His point, in other words, is that while people are correct to be alarmed about the dangers of small-scale terrorist attacks, it’s no good to express that alarm in ways that are counterproductive to the actual security of the country.

Things like banning Muslims from entering the United States, talking about bombing ISIS-held territory with less regard for civilian life, and — as Donald Trump put it — being "very strong in terms of looking at the mosques" are not tough-minded ideas to solve a serious problem. They're ideas that will make the problem worse, lending enormous credibility to ISIS’s view that all the world’s Muslims are locked in a zero-sum struggle for survival with the West and greatly multiplying our enemies.

"Don't do stupid shit"

Obama’s problem is that with each spectacular attack, the pressure mounts to do more, to send troops somewhere or bomb something or ban someone from doing something — even though more intensive military engagement is a violation of the "don't do stupid shit" principle that constitutes a more profound national security doctrine than Obama is given credit for.

After all, even before the Orlando attack, the US government was already well aware of the threat posed by ISIS. And given America’s long, sad history of mass shootings, it does not appear to be the case that any kind of substantial infrastructure is required for radicalized individuals to legally obtain semiautomatic rifles and high-capacity magazines and shoot a bunch of people.

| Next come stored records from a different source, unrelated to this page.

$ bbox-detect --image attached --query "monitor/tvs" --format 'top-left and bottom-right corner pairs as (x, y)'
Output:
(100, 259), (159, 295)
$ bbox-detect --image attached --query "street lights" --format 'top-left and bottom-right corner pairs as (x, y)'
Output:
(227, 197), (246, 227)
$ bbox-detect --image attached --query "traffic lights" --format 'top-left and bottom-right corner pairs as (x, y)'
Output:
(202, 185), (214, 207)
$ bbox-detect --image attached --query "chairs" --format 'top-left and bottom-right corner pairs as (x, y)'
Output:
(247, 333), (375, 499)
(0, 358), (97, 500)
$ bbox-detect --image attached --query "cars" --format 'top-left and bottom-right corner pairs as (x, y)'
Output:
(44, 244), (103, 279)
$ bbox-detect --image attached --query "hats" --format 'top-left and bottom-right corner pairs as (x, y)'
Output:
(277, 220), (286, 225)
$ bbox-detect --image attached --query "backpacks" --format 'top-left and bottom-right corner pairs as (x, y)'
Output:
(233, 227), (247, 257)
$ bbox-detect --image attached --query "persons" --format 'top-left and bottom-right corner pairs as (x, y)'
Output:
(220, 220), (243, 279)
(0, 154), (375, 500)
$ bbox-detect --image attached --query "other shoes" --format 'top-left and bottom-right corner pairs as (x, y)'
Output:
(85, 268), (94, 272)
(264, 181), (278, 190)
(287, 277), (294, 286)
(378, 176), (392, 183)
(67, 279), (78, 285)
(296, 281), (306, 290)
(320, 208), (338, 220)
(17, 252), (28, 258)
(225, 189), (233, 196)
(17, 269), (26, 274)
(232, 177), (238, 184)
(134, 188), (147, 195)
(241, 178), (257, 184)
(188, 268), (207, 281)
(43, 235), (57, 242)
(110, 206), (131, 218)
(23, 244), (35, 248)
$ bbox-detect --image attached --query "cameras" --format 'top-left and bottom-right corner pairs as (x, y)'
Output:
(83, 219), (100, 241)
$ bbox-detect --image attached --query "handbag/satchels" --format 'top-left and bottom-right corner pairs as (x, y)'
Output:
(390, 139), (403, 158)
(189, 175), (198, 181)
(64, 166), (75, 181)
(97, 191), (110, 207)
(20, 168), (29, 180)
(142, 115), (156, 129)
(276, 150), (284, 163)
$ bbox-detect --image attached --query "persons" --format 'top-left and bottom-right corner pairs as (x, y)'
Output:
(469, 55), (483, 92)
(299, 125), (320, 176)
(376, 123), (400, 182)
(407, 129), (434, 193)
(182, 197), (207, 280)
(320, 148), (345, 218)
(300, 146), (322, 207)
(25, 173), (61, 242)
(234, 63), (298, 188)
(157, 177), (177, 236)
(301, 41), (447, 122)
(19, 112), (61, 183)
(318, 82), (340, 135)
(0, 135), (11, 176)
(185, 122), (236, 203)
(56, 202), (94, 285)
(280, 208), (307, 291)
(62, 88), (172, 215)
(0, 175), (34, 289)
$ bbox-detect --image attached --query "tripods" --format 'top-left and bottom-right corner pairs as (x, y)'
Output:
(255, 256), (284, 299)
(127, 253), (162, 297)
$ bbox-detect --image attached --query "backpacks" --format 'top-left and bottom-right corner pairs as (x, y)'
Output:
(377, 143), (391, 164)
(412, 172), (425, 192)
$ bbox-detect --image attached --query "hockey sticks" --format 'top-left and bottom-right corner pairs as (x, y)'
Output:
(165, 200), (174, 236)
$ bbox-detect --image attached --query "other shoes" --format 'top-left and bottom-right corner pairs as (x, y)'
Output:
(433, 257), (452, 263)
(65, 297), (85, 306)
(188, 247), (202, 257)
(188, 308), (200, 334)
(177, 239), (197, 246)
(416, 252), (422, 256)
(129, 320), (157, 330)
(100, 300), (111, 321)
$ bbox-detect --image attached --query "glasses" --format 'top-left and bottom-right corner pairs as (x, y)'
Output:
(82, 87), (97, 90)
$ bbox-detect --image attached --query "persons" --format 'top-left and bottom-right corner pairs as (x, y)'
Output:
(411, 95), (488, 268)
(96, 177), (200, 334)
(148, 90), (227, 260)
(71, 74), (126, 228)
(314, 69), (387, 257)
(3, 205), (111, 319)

If there were any big new foreign policy ideas for countering ISIS that the White House thought made sense, the administration would be executing them already. But an attack on US soil demands that we "do something" — something that would already have been rejected as unworkable or counterproductive.

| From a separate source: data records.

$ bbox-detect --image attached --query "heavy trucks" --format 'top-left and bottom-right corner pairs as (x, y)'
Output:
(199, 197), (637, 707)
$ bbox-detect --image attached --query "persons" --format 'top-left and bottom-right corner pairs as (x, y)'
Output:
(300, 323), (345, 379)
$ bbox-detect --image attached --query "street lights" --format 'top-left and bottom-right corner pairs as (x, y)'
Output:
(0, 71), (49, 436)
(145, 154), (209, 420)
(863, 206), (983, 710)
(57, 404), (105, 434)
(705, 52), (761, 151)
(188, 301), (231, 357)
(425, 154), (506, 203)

This is why Obama's statements after these attacks tend to strike many as emotionally unsatisfactory. It’s not the time or the place for a scoldy lecture on how we shouldn’t overreact. But it’s also not the time or the place for a somber vow to hunt down the perpetrators and make sure they never strike again. The only real perpetrator is already dead, and the larger ISIS organization that inspired him is a thorny problem that we are making steady progress against with what the White House already believes to be the best strategy.

Gun control as safety valve

Relatively few mass shootings in the United States feature ideological affiliations with ISIS or other radical Islamic movements. And the kind of spectacular mass shootings that dominate media attention are a small fraction of the gun homicides in the United States. And overall homicides are a minority of gun deaths in the United States.

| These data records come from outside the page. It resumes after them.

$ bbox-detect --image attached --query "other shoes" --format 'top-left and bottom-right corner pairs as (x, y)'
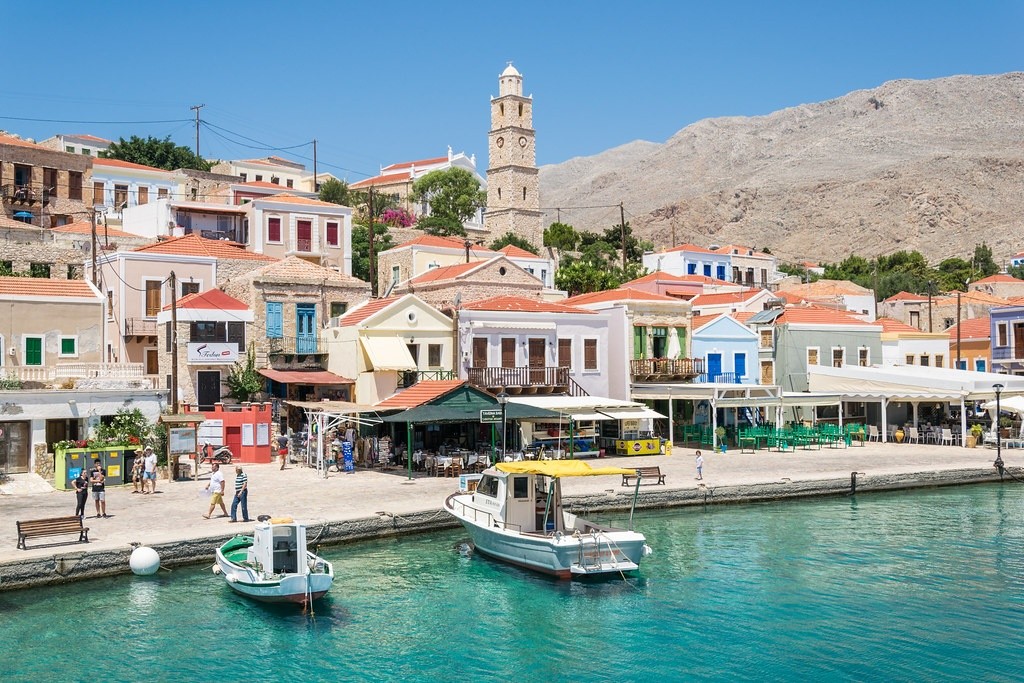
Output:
(97, 514), (101, 518)
(103, 513), (106, 518)
(131, 490), (155, 494)
(220, 514), (228, 517)
(242, 519), (249, 522)
(81, 515), (86, 519)
(228, 520), (237, 522)
(202, 514), (210, 519)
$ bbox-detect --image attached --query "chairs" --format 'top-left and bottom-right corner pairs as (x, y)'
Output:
(682, 422), (1024, 454)
(399, 447), (552, 479)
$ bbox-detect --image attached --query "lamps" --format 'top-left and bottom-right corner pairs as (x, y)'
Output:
(155, 393), (162, 399)
(69, 400), (76, 405)
(21, 184), (28, 192)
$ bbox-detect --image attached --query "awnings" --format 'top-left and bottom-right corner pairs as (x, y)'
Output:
(360, 336), (418, 372)
(556, 410), (614, 421)
(596, 408), (668, 419)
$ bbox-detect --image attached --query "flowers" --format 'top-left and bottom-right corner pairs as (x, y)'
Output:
(52, 408), (149, 449)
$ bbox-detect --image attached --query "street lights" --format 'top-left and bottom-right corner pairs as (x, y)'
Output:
(495, 392), (510, 462)
(991, 384), (1005, 467)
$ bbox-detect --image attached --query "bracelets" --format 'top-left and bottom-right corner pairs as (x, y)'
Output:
(75, 488), (78, 490)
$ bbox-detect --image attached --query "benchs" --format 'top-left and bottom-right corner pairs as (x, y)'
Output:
(621, 466), (666, 487)
(15, 515), (89, 550)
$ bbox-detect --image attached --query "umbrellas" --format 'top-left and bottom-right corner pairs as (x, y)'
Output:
(13, 212), (35, 223)
(981, 395), (1024, 438)
(667, 328), (680, 359)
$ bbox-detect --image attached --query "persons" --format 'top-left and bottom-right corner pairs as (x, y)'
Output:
(132, 448), (145, 493)
(202, 463), (227, 518)
(89, 458), (108, 518)
(275, 431), (291, 470)
(228, 466), (248, 521)
(926, 422), (933, 431)
(695, 450), (703, 480)
(983, 409), (990, 424)
(71, 469), (89, 518)
(142, 446), (157, 494)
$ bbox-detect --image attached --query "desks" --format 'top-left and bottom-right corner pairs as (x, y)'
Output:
(918, 431), (933, 435)
(848, 433), (864, 446)
(465, 455), (491, 473)
(952, 432), (961, 434)
(448, 451), (478, 463)
(547, 450), (565, 460)
(505, 451), (524, 462)
(484, 450), (503, 462)
(425, 457), (465, 477)
(412, 452), (434, 471)
(825, 434), (847, 448)
(741, 438), (755, 453)
(797, 435), (820, 451)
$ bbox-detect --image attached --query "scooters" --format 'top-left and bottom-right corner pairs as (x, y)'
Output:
(196, 441), (234, 464)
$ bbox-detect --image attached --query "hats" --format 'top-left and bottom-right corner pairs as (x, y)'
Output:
(134, 448), (144, 454)
(144, 446), (154, 453)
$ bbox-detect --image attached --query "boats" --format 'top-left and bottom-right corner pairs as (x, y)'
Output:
(442, 456), (654, 580)
(213, 513), (335, 605)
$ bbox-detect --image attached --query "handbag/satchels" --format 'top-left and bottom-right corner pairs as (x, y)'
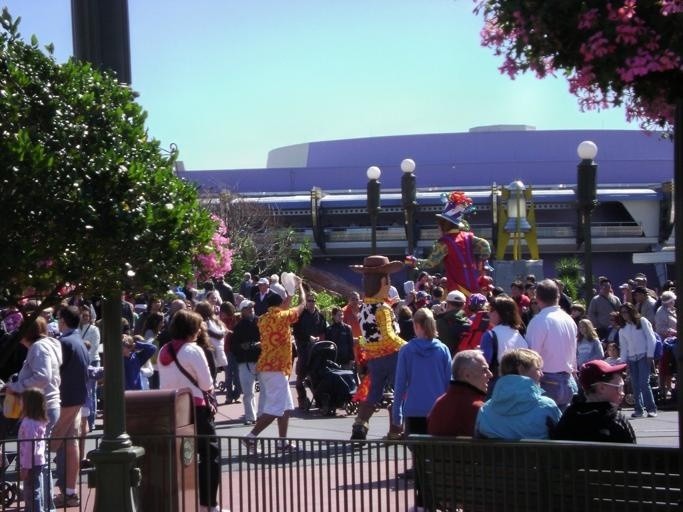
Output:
(202, 392), (218, 415)
(2, 372), (23, 420)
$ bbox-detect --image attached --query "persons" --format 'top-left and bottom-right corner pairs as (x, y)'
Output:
(403, 192), (491, 296)
(0, 255), (680, 510)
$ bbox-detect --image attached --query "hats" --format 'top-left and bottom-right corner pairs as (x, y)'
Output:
(349, 256), (404, 273)
(281, 271), (298, 296)
(240, 300), (256, 309)
(636, 272), (677, 304)
(447, 290), (467, 303)
(417, 291), (430, 298)
(436, 199), (466, 228)
(578, 360), (628, 385)
(170, 310), (203, 338)
(257, 277), (269, 285)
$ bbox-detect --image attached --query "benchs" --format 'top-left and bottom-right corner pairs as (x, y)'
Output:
(401, 431), (681, 512)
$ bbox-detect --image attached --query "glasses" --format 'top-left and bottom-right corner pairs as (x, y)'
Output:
(306, 299), (316, 302)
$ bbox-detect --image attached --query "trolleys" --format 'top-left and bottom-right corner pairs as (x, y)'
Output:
(0, 370), (26, 511)
(216, 380), (260, 393)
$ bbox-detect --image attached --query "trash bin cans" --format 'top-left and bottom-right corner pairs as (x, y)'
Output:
(124, 386), (200, 512)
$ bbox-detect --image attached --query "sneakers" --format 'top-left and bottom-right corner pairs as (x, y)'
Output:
(200, 505), (231, 512)
(395, 467), (415, 481)
(241, 434), (265, 455)
(51, 492), (82, 508)
(276, 440), (305, 453)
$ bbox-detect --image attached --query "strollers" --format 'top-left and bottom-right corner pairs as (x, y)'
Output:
(300, 338), (383, 416)
(621, 366), (662, 406)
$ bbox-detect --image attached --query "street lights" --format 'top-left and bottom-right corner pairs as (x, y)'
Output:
(398, 156), (420, 258)
(363, 163), (383, 255)
(572, 137), (600, 309)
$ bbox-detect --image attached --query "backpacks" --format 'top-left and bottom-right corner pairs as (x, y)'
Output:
(654, 333), (664, 360)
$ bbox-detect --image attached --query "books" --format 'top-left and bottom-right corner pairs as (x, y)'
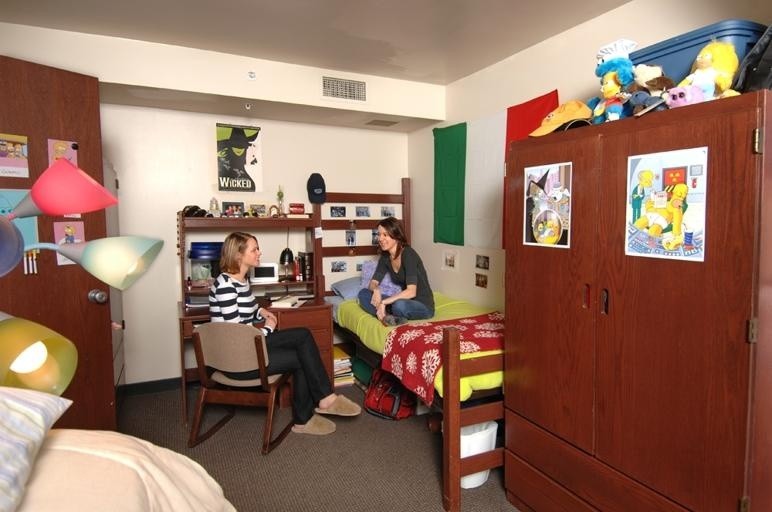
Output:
(270, 296), (299, 308)
(287, 214), (309, 218)
(333, 344), (356, 387)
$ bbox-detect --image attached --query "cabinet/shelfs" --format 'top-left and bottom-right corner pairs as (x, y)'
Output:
(177, 212), (324, 308)
(505, 88), (772, 512)
(102, 155), (127, 420)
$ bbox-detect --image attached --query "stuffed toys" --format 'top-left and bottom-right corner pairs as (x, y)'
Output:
(592, 38), (742, 123)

Consequently, to really tackle the "gun problem" in America — meaning the problem by which a large number of people die each year who would live if the country were less awash in firearms — would require a level of gun regulation and gun confiscation that is, to say the least, politically unrealistic.

Instead, liberals tend to push much narrower legislative ideas designed for maximum poll appeal. Senate Democrats are reviving a plan to create a kind of federal "no-gun list" similar to the no-fly list.

Others are pushing to revive the idea of a ban on high-capacity magazines, which would limit users of semiautomatic rifles to firing 10 shots before they had to stop and reload with a new clip. You can make a reasonable case that this would modestly impair murderers or one that it would moderately impair the use of guns in self-defense, but the basic reality is it wouldn't be a very big deal one way or the other, because changing magazines can be done very quickly.

But gun control does offer the important foreign policy benefit of being something dramatic the government could do about the lone wolf terrorist problem that, at a minimum, won’t be wildly counterproductive. Background checks and other modest, politically realistic gun control measures won't prevent all lone wolf attacks, but they should make them somewhat rarer and less deadly — which is a lot more than can be said for new foreign wars or discriminatory domestic policies.